Kwara State Governor AbdulRahman AbdulRazaq has strongly backed President Bola Tinubu’s shea export ban, calling it transformative.
Meanwhile, AbdulRazaq said the directive is timely as Kwara prepares to launch its 50-tonne shea butter plant.
The facility in Kaiama will be Nigeria’s largest state-owned shea factory and the second biggest nationwide.
Moreover, AbdulRazaq explained the project will boost Kwara North’s economy, creating jobs for women farmers and nut pickers.
He further stressed it will cut post-harvest losses and ensure communities retain greater value across the shea chain.

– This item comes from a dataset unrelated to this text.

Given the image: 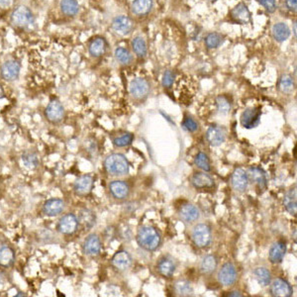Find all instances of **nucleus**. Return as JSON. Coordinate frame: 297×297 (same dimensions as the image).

“Locating the factory in Kaiama places people at the heart of production, ownership, and benefits,” the governor said.
On August 26, Tinubu announced a six-month shea export ban to curb informal trade and encourage local processing.
Therefore, the policy aims to protect Nigeria’s shea industry and generate up to $300 million annually.
In addition, Kwara and Niger states hold the largest shea reserves, with Kwara North hosting 250,000 producing trees.
Consequently, AbdulRazaq said the new factory positions Kwara as a hub for value-added processing and global exports.
“This initiative guarantees better returns for farmers and strengthens Kwara’s role in Nigeria’s non-oil economy,” AbdulRazaq declared.
Finally, the shea export ban, subject to review after six months, will spur investments, improve quality, and expand shea-related jobs.